The scientists have also become interested in one more issue. Dr. Mikulska-Rumiska has discovered that the fragment IL-1α (so called signal peptide) is extremely similar to another protein—LC3b, which plays a key role in purifying the organism from damaged or redundant cells. The sequences of both of them are almost identical.
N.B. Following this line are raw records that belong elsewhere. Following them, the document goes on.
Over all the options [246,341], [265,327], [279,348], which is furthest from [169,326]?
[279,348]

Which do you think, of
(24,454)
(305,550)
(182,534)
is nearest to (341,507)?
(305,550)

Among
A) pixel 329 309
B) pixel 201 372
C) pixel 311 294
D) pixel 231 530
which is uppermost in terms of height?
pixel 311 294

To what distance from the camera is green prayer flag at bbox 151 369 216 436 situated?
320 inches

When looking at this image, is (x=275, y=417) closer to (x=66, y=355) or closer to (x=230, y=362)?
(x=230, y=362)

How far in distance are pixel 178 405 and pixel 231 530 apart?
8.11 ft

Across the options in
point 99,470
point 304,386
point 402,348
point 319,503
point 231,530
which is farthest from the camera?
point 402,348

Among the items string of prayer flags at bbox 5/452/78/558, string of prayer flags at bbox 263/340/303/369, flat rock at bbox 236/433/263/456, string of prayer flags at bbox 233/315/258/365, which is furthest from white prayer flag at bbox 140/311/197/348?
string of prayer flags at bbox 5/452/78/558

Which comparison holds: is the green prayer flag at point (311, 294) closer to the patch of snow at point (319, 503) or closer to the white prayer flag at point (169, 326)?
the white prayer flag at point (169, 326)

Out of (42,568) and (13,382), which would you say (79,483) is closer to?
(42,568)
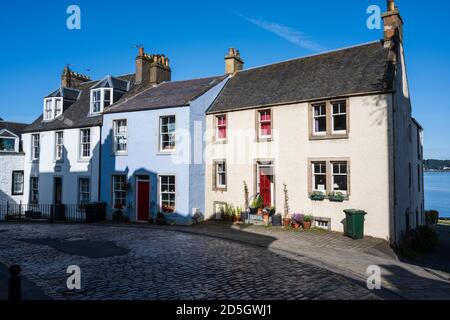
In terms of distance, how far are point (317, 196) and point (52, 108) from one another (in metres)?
22.5

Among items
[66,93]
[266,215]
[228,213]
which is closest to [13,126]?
[66,93]

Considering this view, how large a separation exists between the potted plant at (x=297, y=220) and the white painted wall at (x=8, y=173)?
2283 cm

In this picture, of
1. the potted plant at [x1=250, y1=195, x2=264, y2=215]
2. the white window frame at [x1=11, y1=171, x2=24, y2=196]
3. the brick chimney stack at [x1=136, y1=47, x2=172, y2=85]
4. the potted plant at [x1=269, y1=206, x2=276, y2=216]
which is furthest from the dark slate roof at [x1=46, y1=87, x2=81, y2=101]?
the potted plant at [x1=269, y1=206, x2=276, y2=216]

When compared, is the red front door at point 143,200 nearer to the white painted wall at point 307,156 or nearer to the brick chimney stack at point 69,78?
the white painted wall at point 307,156

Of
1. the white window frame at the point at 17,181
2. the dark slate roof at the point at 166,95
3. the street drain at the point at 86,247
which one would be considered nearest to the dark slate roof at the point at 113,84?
the dark slate roof at the point at 166,95

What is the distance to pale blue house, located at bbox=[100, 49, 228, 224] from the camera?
781 inches

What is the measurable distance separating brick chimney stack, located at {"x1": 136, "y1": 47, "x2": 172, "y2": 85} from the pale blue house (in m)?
3.18

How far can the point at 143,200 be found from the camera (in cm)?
2102

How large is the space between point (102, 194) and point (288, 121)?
43.5ft

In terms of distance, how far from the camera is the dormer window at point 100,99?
2469cm

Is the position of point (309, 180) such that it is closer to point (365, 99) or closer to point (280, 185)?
point (280, 185)

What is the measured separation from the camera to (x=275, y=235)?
15.3 meters

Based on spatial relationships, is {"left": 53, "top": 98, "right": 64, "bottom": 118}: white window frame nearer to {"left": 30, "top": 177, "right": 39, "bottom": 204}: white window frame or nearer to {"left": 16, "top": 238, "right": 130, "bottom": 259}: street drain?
{"left": 30, "top": 177, "right": 39, "bottom": 204}: white window frame
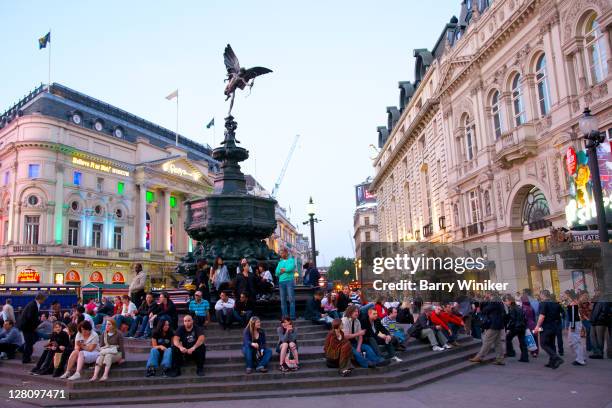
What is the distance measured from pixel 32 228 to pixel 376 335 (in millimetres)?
49070

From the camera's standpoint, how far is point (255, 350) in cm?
970

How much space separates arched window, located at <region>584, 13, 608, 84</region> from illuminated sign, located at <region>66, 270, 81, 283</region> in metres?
50.4

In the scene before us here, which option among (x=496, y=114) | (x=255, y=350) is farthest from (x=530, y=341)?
(x=496, y=114)

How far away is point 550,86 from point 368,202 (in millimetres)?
98691

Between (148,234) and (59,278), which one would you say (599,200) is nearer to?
(59,278)

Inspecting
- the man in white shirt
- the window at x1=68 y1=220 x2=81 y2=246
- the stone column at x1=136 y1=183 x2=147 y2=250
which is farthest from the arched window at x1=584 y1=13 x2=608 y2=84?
the stone column at x1=136 y1=183 x2=147 y2=250

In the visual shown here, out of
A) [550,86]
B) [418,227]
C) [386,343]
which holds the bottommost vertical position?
[386,343]

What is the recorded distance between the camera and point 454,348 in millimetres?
12844

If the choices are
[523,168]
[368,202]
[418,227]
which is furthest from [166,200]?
[368,202]

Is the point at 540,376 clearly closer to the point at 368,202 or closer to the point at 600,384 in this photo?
the point at 600,384

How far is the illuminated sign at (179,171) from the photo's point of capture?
214ft

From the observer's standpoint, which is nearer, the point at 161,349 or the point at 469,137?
the point at 161,349

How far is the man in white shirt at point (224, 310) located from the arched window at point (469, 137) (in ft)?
83.0

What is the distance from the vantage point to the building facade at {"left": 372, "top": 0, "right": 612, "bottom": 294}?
853 inches
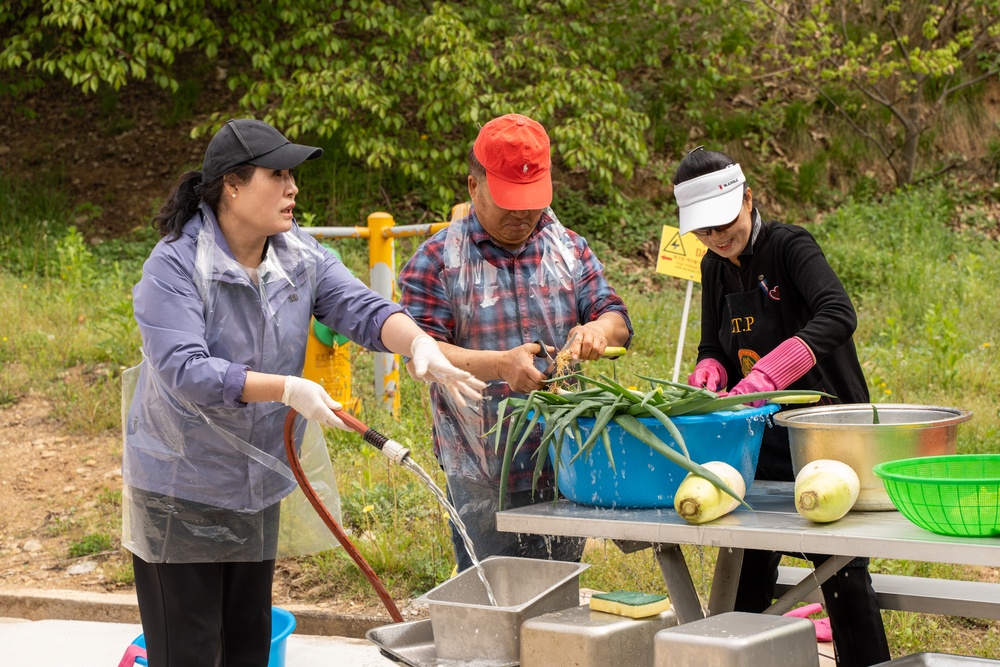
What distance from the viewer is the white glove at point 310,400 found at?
8.41ft

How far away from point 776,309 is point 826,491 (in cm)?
97

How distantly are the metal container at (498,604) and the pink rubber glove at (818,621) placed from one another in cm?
167

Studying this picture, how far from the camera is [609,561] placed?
4.53 metres

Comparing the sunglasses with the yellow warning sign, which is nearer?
the sunglasses

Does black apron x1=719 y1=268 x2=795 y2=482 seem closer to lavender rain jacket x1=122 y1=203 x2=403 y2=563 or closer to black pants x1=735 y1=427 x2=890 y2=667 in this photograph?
black pants x1=735 y1=427 x2=890 y2=667

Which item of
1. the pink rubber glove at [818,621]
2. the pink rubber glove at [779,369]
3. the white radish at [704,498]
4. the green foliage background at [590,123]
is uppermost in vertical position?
the green foliage background at [590,123]

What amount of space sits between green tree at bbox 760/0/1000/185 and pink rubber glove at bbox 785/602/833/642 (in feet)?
23.1

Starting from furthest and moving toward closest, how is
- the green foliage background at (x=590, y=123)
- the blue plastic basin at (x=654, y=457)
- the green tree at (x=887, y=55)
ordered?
the green tree at (x=887, y=55) < the green foliage background at (x=590, y=123) < the blue plastic basin at (x=654, y=457)

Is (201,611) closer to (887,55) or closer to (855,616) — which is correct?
(855,616)

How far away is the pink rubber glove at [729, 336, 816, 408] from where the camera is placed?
2623 mm

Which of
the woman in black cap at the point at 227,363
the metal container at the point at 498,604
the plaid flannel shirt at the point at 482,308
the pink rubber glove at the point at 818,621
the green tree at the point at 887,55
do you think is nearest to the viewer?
the metal container at the point at 498,604

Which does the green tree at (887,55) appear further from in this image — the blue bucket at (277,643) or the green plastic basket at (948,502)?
the green plastic basket at (948,502)

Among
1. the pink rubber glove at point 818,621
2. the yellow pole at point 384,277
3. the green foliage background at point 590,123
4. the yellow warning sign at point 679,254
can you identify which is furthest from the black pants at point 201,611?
the green foliage background at point 590,123

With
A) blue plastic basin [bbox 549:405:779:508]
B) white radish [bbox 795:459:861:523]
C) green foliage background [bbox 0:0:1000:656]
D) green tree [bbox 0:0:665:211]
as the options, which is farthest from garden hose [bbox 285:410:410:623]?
green tree [bbox 0:0:665:211]
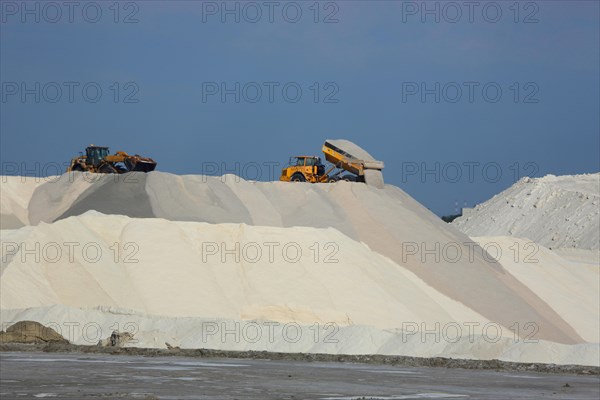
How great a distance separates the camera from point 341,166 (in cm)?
4797

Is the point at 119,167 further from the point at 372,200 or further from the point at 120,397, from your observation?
the point at 120,397

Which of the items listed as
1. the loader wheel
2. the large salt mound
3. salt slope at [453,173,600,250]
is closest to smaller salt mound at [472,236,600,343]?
the large salt mound

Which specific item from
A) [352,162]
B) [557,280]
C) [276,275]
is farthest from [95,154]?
[557,280]

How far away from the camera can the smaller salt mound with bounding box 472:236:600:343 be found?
42062 mm

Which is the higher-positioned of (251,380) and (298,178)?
(298,178)

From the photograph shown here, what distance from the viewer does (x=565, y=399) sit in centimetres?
1933

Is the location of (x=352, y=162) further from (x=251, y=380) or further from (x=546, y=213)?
(x=546, y=213)

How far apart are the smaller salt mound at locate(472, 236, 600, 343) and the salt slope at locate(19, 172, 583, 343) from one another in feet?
4.17

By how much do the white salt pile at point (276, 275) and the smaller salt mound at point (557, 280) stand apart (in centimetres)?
12

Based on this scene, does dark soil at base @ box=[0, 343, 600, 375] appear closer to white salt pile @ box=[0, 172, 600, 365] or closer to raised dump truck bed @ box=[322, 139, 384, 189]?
white salt pile @ box=[0, 172, 600, 365]

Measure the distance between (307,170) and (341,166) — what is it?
1771 mm


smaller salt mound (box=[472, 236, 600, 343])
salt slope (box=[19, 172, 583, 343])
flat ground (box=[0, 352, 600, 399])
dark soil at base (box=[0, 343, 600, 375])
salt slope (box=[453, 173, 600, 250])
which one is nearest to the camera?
flat ground (box=[0, 352, 600, 399])

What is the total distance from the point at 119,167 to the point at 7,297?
1587 cm

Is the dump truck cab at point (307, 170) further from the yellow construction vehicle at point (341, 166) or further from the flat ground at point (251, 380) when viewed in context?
the flat ground at point (251, 380)
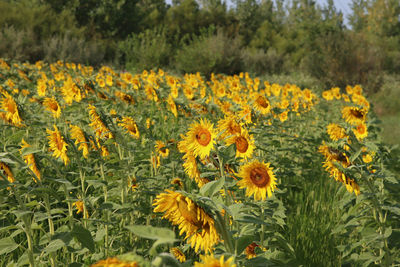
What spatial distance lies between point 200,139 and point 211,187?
75cm

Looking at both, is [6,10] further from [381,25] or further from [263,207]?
[381,25]

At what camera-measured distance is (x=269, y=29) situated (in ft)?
82.0

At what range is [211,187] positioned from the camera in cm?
93

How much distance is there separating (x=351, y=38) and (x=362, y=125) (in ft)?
43.6

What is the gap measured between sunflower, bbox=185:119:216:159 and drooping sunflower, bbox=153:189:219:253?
65 centimetres

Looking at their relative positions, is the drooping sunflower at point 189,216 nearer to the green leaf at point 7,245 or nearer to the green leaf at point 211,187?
the green leaf at point 211,187

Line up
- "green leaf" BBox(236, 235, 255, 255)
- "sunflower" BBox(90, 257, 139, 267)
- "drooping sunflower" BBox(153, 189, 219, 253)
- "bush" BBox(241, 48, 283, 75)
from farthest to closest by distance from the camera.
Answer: "bush" BBox(241, 48, 283, 75), "green leaf" BBox(236, 235, 255, 255), "drooping sunflower" BBox(153, 189, 219, 253), "sunflower" BBox(90, 257, 139, 267)

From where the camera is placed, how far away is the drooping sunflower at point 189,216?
876mm

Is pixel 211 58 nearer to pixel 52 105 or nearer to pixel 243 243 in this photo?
pixel 52 105

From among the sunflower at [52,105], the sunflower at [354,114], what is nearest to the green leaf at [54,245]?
the sunflower at [52,105]

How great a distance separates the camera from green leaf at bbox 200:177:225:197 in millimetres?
891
“We have shown that pro-IL-1α interacts in the mitochondrial membrane with cardiolipin. Cardiolipin is an important phospholipid which normally binds with another protein—LC3b and, at the same time, sends a signal ‘eat me’ to eliminate call,” explains Dr. Mikulska-Ruminska.
Simulations of the molecular dynamics for such a set have shown what structural elements are the key elements for interactions with cardiolipin. What is more, it has turned out that the same structural elements are present in the protein LC3b.
“These proteins may compete with each other, which may trigger off serious consequence,” explains Dr. Mikulska-Ruminska. “When pro-IL-1α in, for instance, a damaged cell connects with cardiolipin, LC3b is not able to perform its job, which is to communicate to the organism that it should be ‘thrown out.’ This happens because cardiolipin gets intercepted by pro-IL-1α and can no longer interact with LC3b.”
This discovery may also contribute to developing new strategies of treatment of inflammatory states responsible for the development of numerous diseases.